Question

A 5.00 g sample of H2O is removed from a freezer and heated from an initial temperature of -5.00 oC through to a final temperature of 102.0 oC.

(a) Given the following data, calculate the amount of energy that has to be absorbed by the H2O during the whole process.

Freezing point of H2O = 0.00oC;

Boiling point of H2O = 100.oC

ΔHfusion of H2O = 6.01 kJ mol-1

ΔHevaporation of H2O = 40.7 kJ mol-1

Specific heat capacity of ice = 2.05 J g-1 K-1;

Specific heat capacity of water = 4.18 J g-1 K-1

Specific heat capacity of steam = 2.08 J g-1 K-1

(b) Calculate the percentage of the total energy required for the overall process in (a) that is used just in heating the liquid water.

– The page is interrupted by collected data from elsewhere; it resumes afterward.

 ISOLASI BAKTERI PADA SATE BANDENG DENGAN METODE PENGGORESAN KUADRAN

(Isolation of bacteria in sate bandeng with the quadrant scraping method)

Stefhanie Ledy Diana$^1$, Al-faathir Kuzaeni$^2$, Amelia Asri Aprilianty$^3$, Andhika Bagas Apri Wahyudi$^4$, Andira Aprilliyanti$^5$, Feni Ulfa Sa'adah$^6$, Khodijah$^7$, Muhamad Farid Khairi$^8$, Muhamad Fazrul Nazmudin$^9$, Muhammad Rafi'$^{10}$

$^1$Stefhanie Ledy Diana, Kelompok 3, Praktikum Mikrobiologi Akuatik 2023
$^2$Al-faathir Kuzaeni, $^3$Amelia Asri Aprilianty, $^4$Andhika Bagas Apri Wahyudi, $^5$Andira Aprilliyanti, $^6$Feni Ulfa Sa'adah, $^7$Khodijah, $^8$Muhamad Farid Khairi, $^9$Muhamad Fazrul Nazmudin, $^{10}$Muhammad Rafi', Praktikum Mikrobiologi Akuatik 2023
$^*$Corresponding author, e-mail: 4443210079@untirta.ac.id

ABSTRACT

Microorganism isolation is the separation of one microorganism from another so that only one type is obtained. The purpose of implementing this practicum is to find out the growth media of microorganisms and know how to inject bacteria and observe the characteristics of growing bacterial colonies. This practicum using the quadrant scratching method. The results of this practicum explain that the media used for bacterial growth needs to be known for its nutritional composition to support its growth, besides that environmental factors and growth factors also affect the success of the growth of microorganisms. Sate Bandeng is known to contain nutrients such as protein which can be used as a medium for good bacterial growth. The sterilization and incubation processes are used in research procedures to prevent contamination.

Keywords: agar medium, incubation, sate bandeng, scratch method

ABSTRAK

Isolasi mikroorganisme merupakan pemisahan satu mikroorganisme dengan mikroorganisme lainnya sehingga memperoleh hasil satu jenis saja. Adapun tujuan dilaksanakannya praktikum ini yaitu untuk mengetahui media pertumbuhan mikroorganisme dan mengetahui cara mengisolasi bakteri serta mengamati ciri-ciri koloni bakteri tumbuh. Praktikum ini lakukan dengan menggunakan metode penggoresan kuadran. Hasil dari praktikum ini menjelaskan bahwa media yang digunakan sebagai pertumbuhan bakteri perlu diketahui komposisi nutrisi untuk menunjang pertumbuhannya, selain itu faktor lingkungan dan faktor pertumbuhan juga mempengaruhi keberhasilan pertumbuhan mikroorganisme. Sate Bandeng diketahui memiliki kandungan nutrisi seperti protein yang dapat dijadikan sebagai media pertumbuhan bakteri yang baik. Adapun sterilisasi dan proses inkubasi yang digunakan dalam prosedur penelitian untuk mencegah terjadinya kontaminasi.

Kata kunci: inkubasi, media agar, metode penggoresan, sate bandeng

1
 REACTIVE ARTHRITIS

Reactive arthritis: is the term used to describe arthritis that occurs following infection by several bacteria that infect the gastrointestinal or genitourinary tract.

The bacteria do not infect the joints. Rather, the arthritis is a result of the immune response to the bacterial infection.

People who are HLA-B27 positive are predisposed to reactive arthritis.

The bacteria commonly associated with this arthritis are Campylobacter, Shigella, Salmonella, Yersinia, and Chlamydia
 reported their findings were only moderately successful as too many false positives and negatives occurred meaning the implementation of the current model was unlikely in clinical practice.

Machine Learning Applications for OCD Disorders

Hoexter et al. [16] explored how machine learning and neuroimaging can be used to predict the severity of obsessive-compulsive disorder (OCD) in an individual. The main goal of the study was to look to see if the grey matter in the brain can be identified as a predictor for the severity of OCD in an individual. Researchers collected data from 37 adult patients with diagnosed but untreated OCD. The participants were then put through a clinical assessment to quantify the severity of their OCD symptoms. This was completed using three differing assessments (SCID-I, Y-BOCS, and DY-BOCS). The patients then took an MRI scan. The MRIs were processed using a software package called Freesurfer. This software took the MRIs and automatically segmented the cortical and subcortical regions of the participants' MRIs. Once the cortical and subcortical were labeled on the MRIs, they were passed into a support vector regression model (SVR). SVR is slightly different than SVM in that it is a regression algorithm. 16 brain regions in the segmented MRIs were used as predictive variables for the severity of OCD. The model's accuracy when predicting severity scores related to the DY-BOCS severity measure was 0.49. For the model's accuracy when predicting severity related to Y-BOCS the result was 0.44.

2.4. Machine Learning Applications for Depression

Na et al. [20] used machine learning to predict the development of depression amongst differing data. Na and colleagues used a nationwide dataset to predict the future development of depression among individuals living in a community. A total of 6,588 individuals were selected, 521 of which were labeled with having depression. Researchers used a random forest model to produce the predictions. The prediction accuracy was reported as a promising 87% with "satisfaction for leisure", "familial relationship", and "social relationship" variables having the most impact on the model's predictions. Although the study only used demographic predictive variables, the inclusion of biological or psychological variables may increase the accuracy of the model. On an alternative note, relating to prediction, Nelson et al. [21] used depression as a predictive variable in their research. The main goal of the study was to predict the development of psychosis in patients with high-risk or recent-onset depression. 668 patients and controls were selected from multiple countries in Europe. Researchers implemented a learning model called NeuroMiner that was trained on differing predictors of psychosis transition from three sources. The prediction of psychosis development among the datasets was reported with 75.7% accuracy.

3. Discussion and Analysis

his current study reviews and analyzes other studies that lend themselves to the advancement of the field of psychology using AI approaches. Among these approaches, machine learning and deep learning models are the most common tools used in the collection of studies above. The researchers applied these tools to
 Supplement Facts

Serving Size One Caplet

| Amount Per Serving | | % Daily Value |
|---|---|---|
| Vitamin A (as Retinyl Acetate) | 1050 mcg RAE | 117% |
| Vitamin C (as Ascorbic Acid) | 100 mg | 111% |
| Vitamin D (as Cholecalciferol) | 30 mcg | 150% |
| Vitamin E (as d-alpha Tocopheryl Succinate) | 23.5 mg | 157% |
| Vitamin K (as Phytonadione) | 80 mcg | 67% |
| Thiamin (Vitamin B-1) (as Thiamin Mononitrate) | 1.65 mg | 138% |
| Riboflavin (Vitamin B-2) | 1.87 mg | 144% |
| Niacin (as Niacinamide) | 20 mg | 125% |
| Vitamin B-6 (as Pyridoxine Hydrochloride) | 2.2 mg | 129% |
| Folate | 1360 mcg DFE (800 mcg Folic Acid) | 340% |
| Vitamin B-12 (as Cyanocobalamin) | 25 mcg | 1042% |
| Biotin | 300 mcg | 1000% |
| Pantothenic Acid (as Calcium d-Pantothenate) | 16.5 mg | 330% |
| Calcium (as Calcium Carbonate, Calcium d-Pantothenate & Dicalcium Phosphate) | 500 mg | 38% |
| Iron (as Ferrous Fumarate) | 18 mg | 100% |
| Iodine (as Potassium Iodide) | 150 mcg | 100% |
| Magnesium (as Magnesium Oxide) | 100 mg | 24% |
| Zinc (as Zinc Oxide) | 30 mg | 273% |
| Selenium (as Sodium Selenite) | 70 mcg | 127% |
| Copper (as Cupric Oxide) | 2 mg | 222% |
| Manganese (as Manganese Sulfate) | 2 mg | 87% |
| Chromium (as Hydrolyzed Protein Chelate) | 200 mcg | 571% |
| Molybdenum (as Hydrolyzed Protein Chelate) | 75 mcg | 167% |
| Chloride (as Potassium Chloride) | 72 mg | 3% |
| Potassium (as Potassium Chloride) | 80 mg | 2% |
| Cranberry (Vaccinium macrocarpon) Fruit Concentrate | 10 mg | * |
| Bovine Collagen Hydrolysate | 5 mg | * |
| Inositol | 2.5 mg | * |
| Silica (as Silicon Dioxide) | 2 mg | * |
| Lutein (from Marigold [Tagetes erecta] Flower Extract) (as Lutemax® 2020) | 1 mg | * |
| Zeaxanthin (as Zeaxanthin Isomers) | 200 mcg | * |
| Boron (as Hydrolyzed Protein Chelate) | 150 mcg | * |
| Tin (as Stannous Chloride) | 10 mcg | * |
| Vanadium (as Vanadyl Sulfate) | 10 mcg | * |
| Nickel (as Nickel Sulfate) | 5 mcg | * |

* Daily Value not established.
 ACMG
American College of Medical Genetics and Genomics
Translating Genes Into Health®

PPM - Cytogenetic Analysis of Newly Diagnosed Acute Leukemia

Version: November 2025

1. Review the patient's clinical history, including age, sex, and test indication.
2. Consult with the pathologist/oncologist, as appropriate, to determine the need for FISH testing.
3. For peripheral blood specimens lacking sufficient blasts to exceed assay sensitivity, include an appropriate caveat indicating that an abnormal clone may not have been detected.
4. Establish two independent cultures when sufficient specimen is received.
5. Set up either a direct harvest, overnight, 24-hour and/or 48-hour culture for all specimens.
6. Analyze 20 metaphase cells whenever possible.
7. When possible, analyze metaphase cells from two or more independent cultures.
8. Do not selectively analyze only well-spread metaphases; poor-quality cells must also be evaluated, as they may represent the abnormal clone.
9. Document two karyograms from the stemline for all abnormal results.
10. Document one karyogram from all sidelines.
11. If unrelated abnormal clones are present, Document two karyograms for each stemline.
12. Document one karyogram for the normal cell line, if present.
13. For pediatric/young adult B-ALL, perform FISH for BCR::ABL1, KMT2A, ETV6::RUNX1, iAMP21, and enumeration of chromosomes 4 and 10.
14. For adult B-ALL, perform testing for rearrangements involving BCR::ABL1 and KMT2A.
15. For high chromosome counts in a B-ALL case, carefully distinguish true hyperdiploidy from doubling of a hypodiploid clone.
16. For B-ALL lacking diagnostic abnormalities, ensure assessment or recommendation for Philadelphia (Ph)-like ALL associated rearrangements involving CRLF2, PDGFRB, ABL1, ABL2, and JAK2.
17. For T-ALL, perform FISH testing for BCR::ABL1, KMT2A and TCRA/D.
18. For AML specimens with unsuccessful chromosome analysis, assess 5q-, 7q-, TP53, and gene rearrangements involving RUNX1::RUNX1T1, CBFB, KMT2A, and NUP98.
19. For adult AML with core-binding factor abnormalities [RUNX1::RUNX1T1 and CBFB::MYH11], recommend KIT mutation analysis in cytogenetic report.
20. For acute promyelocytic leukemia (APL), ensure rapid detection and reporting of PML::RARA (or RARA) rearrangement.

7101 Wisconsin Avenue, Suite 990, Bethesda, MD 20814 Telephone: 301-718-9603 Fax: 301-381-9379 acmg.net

(c) Calculate the mass of ice at 0.00oC, that can be melted in 30 minutes by a heater that produces 8000 kJ of energy per hour but in such a way that only 70% of the heat produced is absorbed by the ice.

Answer 1

We know that 1 kJ=1000 J

Molar mass of H₂O=2xmolar mass of H+Molar mass of O

=2x1 g/mol+16 g/mol

=2 g/mol+16 g/mol

=18 g/mol

Number of moles in 5.00 g (H₂O)=Given mass/molar mass

=5.00 g/18 g/mol=0.278 mol

Amount of heat energy absorbed by water in the whole process

=Heat absorbed by ice to increase the temperature to 0°C + Heat absorbed to melt ice at 0°C

+ Heat absorbed to increase the temperature of liquid water to 100°C

+ Heat absorbed to vapourize water at 100°C

+Heat absorbed to increase the temperature of vapour to 102°C

=Mass of ice x specific heat of ice x rise in temperature of ice to 0°C

+ number of moles of ice x heat of fusion of ice

+Mass of liquid water x specific heat of liquid water x rise in temperature of water to 100°C

+ number of moles of water x heat of vapourization

+ mass of water vapour x specific heat of water vapour x rise in temperature of vapour to 102°C

=5.00 g x 2.05 J/g°C x (0°C-(-5.0°C))

+0.278 mol x 6.01 kJ/mol

+5.00 g x 4.18 J/g°C x (100°C-0°C)

+0.278 mol x 40.7 kJ/mol

+5.00 g x 2.08 J/g°C x (102°C-100°C)

=5.00 g x 2.05 J/g°C x 5.0°C

+0.278 mol x 6.01 kJ/mol x 1000 J/kJ

+5.00 g x 4.18 J/g°C x 100°C

+0.278 mol x 40.7 kJ/mol x 1000 J/kJ

+5.00 g x 2.08 J/g°C x 2°C

=51.25 J+1670.78 J+2090 J+11314.6 J+20.8 J

=15147.43 J

So amount of heat absorbed in the whole process=15147.43 J

(b) Amount of heat used in only heating the liquid water =mass of water x specific heat of water x rise in temperature of water from 0°C to 100°C

=5.00 g x 4.18 J/g°C x (100°C-0°C)

=5.00 g x 4.18 J/g°C x 100°=2090 J

Percentage of energy used in heating the liquid water out of the total energy used in the process

=(Energy used in heating the water/energy used in overall process) x 100

=(2090 J/15147.43 J)x100

=13.80%

(c)Amount of energy produced by heater in 1 hour i.e. 60 minutes=8000 kJ

Amount of energy produced by heater in 60 minutes /2 i.e. 30 minutes =8000 kJ/2=4000 kJ

Amount of heat absorbed by ice in 30 minutes=70% of 4000 kJ

=(70/100)x4000 kJ

=2800 kJ

Heat of fusion of ice=6.01 kJ/mol

Number of moles of ice that can melt with 2800 kJ energy=2800 kJ/6.01 kJ/mol

=465.89 mol

Mass of ice at 0.00°C that can melt with given amount of energy=Number of moles x molar mass

=465.89 mol x 18 g/mol

=8386.02 g

So 8386.02 g ice at 0.00°C can be melted in 30 minutes by given heater.